My Lords, I speak in support of Motion E1 in my name, and refer to my entry in the Members’ register of interests and my connections with RAMP. I am grateful to my noble friend the Minister for the constructive way in which she has engaged with me since we last debated in this House the right of asylum seekers to work after six months. I will not rehearse all the arguments for extending the right to work as we have done that on multiple occasions, but I want to address some of the arguments that have been put forward by the Government. I am grateful to the Minister for sharing some of her concerns with me; I will briefly address three of these.
First, there appears to be a concern that, if we extend the right to work for asylum seekers, we will extend that right to those who are convicted criminals in their home country. Although only a tiny proportion of those who apply for asylum fall into this category, it is a legitimate concern. However, I do not believe that it should stand in the way of right-to-work reforms because all those in this category should be held in immigration detention anyway and would be unable to work by virtue of that status.
Secondly, there is a concern that this may encourage more mendacious claims; again, I believe that this has become an exaggerated argument. The figures as they stand find that 72% of people who apply for asylum get accepted on the initial decision before any appeals process has begun. This is a sign that the vast majority are not applying with mendacious claims but are genuine refugees. There is a danger that, in our current system, we are penalising these people by not allowing them to work and unnecessarily putting significant stumbling blocks in the way of their integration.
Thirdly, there is a concern about incentivising the pull factors; we have heard an awful lot about this. I once again believe that this is exaggerated, based on anecdote rather than raw empirical data. I also think that this adjusted amendment before the House today addresses any possible concern by introducing a four-year trial period with a review three years in to determine whether indeed there is any pull factor. This has the pragmatic benefit of meaning that we will be able to address existing labour shortages in the immediate term while giving the Home Office an opportunity to assess whether concerns that this contributes as a pull factor have any backing in meaningful empirical data. There are no studies that currently back this perspective.
In summary, the Government say that the amendment is not needed because, in the new system, all those coming by legal and safe routes would have an immediate right to work—but this actually supports the amendment. Why are we happy to give an immediate right to work to Ukrainians but not to others who come to this country? The Government say this is not needed because in the new system, even including appeals, the process will take only six months. That is great, but we are not there yet and, to my knowledge, we have never been there. The Government say this is not needed because the new system will be so clear that they will be able to focus on the backlog and on those who come in via alternative routes. Again, this sounds great but, at this moment, all evidence is to the contrary.

SUPPLIED ENTRIES:
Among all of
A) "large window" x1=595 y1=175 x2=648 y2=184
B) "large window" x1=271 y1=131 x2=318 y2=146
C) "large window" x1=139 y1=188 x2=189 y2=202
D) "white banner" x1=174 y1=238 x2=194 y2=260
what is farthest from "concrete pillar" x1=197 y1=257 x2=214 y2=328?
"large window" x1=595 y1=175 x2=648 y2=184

WHAT YOU WILL DO: Copy word for word the passage of the asylum speech between "In summary, the" and "to the contrary.", inclusive.

SOLUTION FOR THIS TASK:
In summary, the Government say that the amendment is not needed because, in the new system, all those coming by legal and safe routes would have an immediate right to work—but this actually supports the amendment. Why are we happy to give an immediate right to work to Ukrainians but not to others who come to this country? The Government say this is not needed because in the new system, even including appeals, the process will take only six months. That is great, but we are not there yet and, to my knowledge, we have never been there. The Government say this is not needed because the new system will be so clear that they will be able to focus on the backlog and on those who come in via alternative routes. Again, this sounds great but, at this moment, all evidence is to the contrary.